The world went away, mostly, but he was there, Martin Ellingham, in my brain all the same. I doubted he'd ever been to a beach, and if he had gone he'd probably worn a suit. Such a formal, stuck up sort he was. I wondered what his wife was like? She was a Head Teacher so she had to be smart, and able to deal with people. Lord knew that with dealing with picky school parents, and what must be challenges of running a rural school, she ought to have a few things going for her.

Martin had confirmed what Ruth had said about her; that she was both capable and beautiful. Not a bad combination, I thought. And she was a mother as well which added another dimension to her. Motherhood would make her… I stopped that thought. Might make her a better teacher, and a more empathic person.

I sat up, drew the water bottle from my bag, and took a long drink. "Rachel, are you empathic enough?" I said aloud. A gull dropped down, looking for a handout. "Shoo," I told it, and it flew away.

"Empathy with the patient can be both a benefit and a detriment," I repeated the words of a lecturer in psychotherapy. "Identifying too strongly with the patient will put you at a disadvantage. Don't get too close," I repeated what I'd been taught. "Or too cozy."

A vision of Martin and his wife getting cozy and cuddly crept into my head. "The man is so stuffy and wary," I told myself. "And he is so closed in - so scared down deep. Maybe his wife can see through his layers of protection? She must see something there, or why else marry him?" Well as he told me, 'we do have a child,' so he must have let his guard down at least once.

I recalled a client, a barrister, who had a number of odd habits, such as pornography and sexual addiction. It was the finding out of those questionable activities which put into him trouble with the authorities, his spouse, and thence into my care. On the outside the man was calm and controlled – a pillar of the community as they say – but he was a piece of work far back in his head. It was only by diagnosing and treating his fears of inadequacy could I shift him into some state of grace and thereby into meaningful treatment. At the core that man was afraid; afraid to fail with his wife, so he sought meaningless solace in other partners.

I unwrapped my sandwich (cheese and tomato)*** and took a bite. Chewing, I mumbled, "You my girl ought to know about layers of fear.

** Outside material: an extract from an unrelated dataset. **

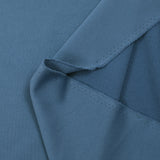 Crêpe jersey de polyester bleu barbeau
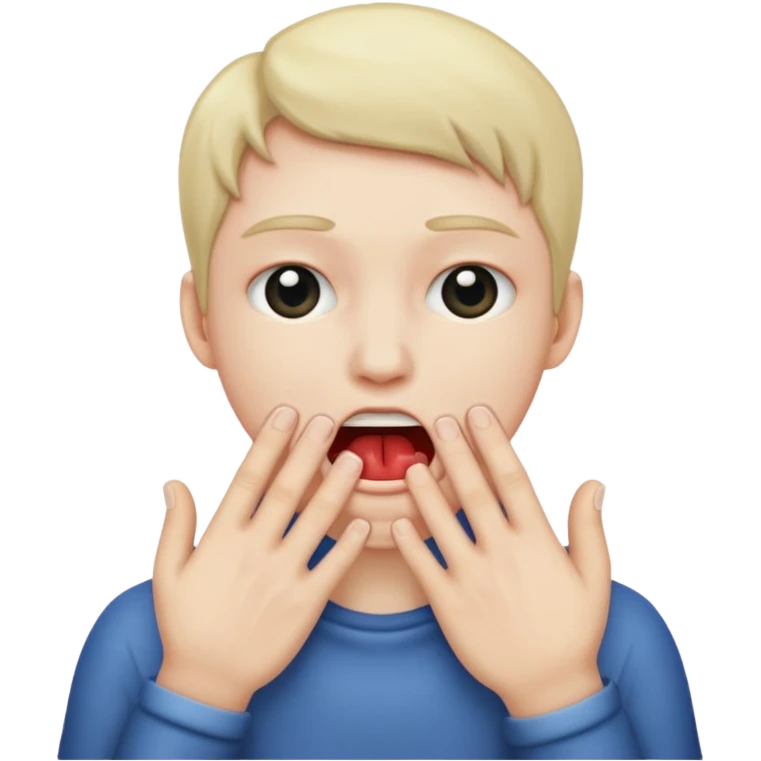 Hands on throat  emoji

Like an onion, you know that." For instance the thought of Martin's wife as a mother had sent a pang of pain through me. An image of a blond girl on the banks of the Thames appeared in my mental vision. "Hello friend," I said to the image. "Come to check on me? I'm still here, love. Still getting along." She faded as I said that.

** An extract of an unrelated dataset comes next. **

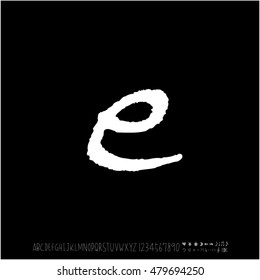 Alphabet & number / handwriting - vector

I finished my lunch, then took out the book. I was about halfway through it and it was essentially a fanfiction** novel of a latter-day Sherlock Holmes. When you have eliminated the impossible, whatever remains, however improbable, must be the truth was one of the great fictional detective's well-known sayings as he prowled England to move criminals to justice. Great words to live by, at least for Sherlock.

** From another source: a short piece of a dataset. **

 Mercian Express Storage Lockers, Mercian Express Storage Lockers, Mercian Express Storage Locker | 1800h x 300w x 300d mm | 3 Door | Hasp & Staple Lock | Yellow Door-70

A mystery; we do love a mystery – a mystery to wrack our brains over in the solving.

"The Ellingham Mystery," I said aloud. "That's it; what I must do! Solve that one! What I have to do is eliminate the impossible. Peel away the layers of the onion to the core. What might lay inside?" I looked at the sea where the fishing boats were distant gray smudges. "Martin says he is afraid of losing her. Hm. So what might Louisa Ellingham fear? Eliminate the impossible Rachel."

There were things to be found, depths to be plumbed, and answers to be dug out. That was my job. Perhaps the impossible is the crack I can force a wedge into to force a door open?

Hm, not impossible. I must determine what is possible. Sorry Sherlock. What are the things that I can get Martin and Louisa Ellingham to do to change their relationship? What things can I help them to make possible? That might actually work. Having come to this conclusion, I peeled out of shorts and shirt and dashed into the water for a refreshing swim.

Author's notes:

* 75 F = 24 C

** Every Sherlock Holmes story, film, or TV production NOT written by Arthur Conan Doyle is fanfiction.

*** I once ate a cheese and tomato sandwich in Birmingham, England. :)

**** This beach is Tregardock Beach. Look it up.